This is basically a healthy breed. Don’t let the list below scare you! Your own dog will probably never have ANY of these problems. These are medical issues the Dandie Dinmont Terrier is prone to that have been listed by various veterinarians at different times over the past decade or so and some pertain to puppies and very young dogs that a breeder would deal with.
The information contained herein has been gathered from numerous books by veterinarians and is intended as general information only. Every dog and situation is different. You must see your vet. Our information is for general interest only and not intended to replace the advice provided by your own veterinarian.
- Intervertebral disc disease—Biochemical changes in a young dog of certain breeds can cause at least one diseased or mineralized disc in the spine of the Dandie Dinmont Terrier.
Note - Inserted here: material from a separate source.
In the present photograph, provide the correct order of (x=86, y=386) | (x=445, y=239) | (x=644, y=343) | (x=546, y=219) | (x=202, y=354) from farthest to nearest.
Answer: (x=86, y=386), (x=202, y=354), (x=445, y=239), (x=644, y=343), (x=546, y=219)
A disc that is not functioning properly will cause pain, problems walking, stumbling, severe neck pain and even paralysis. The Dachshund has an 80% chance of having this problem. Treatments can go from non-invasive doses of anti-inflammatory steroids, muscle relaxants and bed-rest to surgery. Pain meds are also given as needed. Mess with the spine and you have a serious situation and it’s tough on the dog!
- Patellar luxation—Limping, Hind Leg Held Up, Can’t straighten back leg. Caused by an unusually shallow spot on the femur, weak ligaments and misalignment of tendons and muscles that align the knee joint and allow the knee cap (patella) to float sideways in and out of position. This can be caused by injury or be present at birth and can affect both rear legs. If your dog has trouble straightening the leg, is limping, lame, or is walking on three legs and holding one hind leg up, look for patellar luxation. Several of my dogs have had the problem and all I’ve done is reach down, massage the knee a little until they drop their leg, and we’re good to go for another 3 or 4 months. Severe cases require surgery for a fully lame leg.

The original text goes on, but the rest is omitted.